Wait, bukankah plothole adalah hal yang lumrah? Ya, karena tidak ada film yang sempurna. Saya memiliki masalah yang sama dengan Deadpool, flashy dumb action movie with serious story problem. Bedanya mereka mawas diri dan membuat film yang sesuai dengan temanya, full of humor and violence. BvS di sisi lain mengangkat premis berat, aksi dan reaksi akan hadirnya sosok omnipoten di antara umat manusia dengan dialog penuh filosofi. You see, this film takes itself too seriously.
Billionaire vs Immigrant. Mari berharap Bruce tidak nyapres untuk US Election 2020.
The Verdict
Pada akhirnya film ini ada hanya untuk menjalankan tujuan aslinya, sebagai marketing device Warner Bros dalam menghadirkan DC Extended Universe. Pertaruhan besar studio agar tetap relevan dalam berkompetisi dengan film superhero tetangga. Alih-alih membangun universe dengan mengeluarkan film solo untuk tiap heronya, studio memutuskan membuat satu launching pad berisi 3 hero utama plus bocoran akan hero lainnya yang telah eksis dalam universe mereka untuk kemudian berkumpul dalam installment berikutnya, Justice League. Sekali dayung dua, tiga film terlampaui. Ide yang brilian dan cukup beresiko. Mengingat mereka telah mengumumkan hingga 10 judul film DC Superhero yang akan muncul tiap tahunnya hingga 2020 setelah film ini tayang. Ambisius. Amat disayangkan eksekusi BvS gagal dengan mengenaskan. Paling tidak dari segi kualitas. Satu kata untuk menggambarkan blockbuster ini. Hampa. Silau akan special effect dan lapisan plot yang terlalu padat tanpa fondasi cerita yang kuat.

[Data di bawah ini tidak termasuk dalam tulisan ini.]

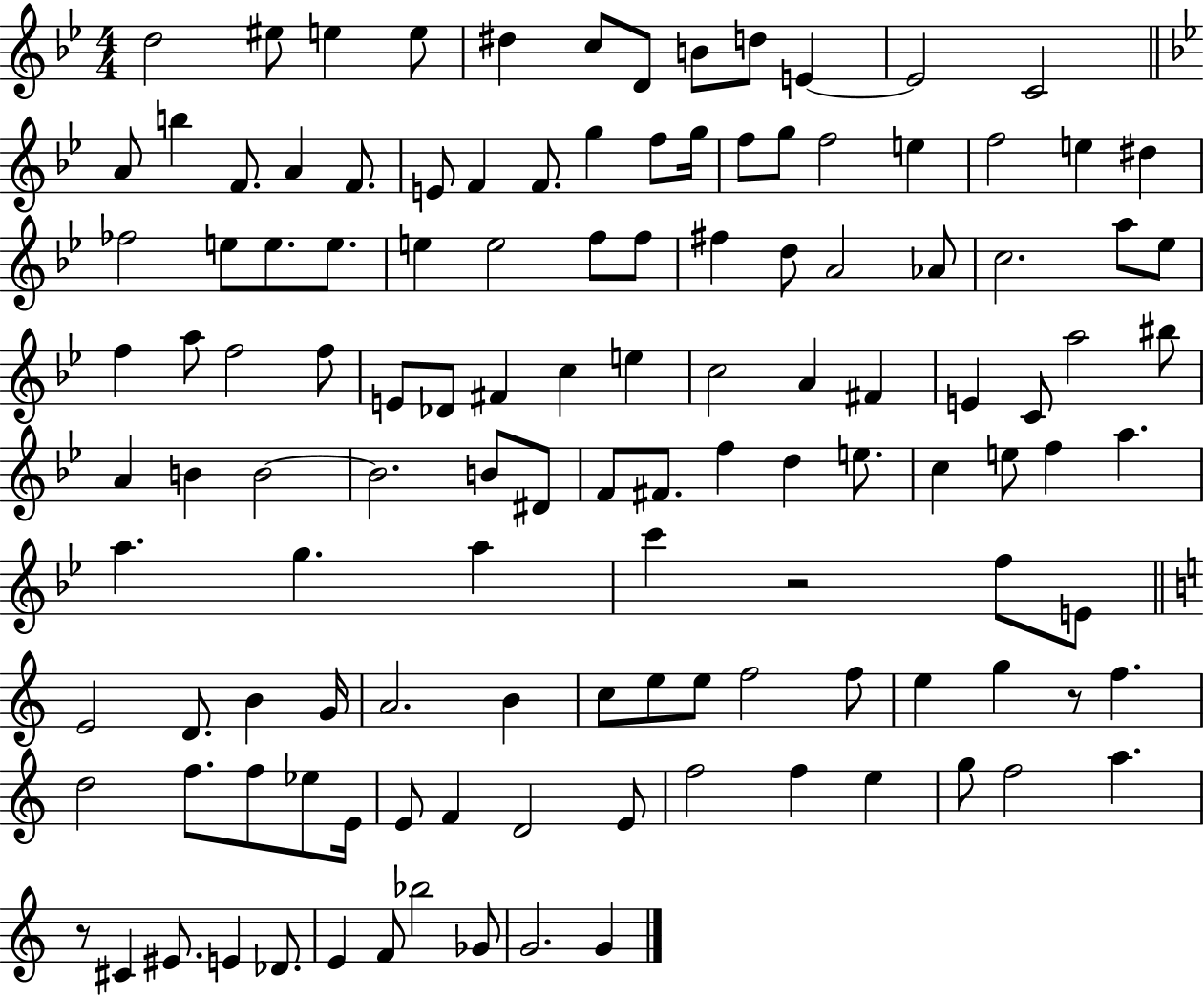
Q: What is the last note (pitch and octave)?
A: G4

Saya bahkan tidak bisa penuh menikmati karena banyaknya adegan cringeworthy sepanjang film. Semoga Warner Bros dan DC mempertimbangkan kembali posisi Zack Snyder dalam konstelasi perfilman mereka. He won’t cut it as another DCEU director.
Sebagai tambahan, basi rasanya membandingkan tone gelap BvS dengan film studio sebelah. Ataupun berpikir bahwa film ini ditujukan semata-mata untuk penggemar setia komiknya. Keduanya tak bisa dijadikan justifikasi layak tidaknya film dikatakan bagus. Guardian of the Galaxy dan Sin City adalah contoh nyata. GotG dengan tone yang fun dan Sin City dengan warna yang lebih kelam sukses membuat penonton terhibur dengan plotnya yang solid. Dan saya yakin penggemar setia komiknya hanya sebagian kecil dari khalayak yang menikmati kedua judul diatas.
If there’s any justice, BvS is just a mediocre movie at its best.
“It’s okay, I’m a friend of your son.” – Batman. Merasa penjelasannya cukup untuk nenek yang hampir mati terbakar agar tidak selanjutnya mati ketakutan.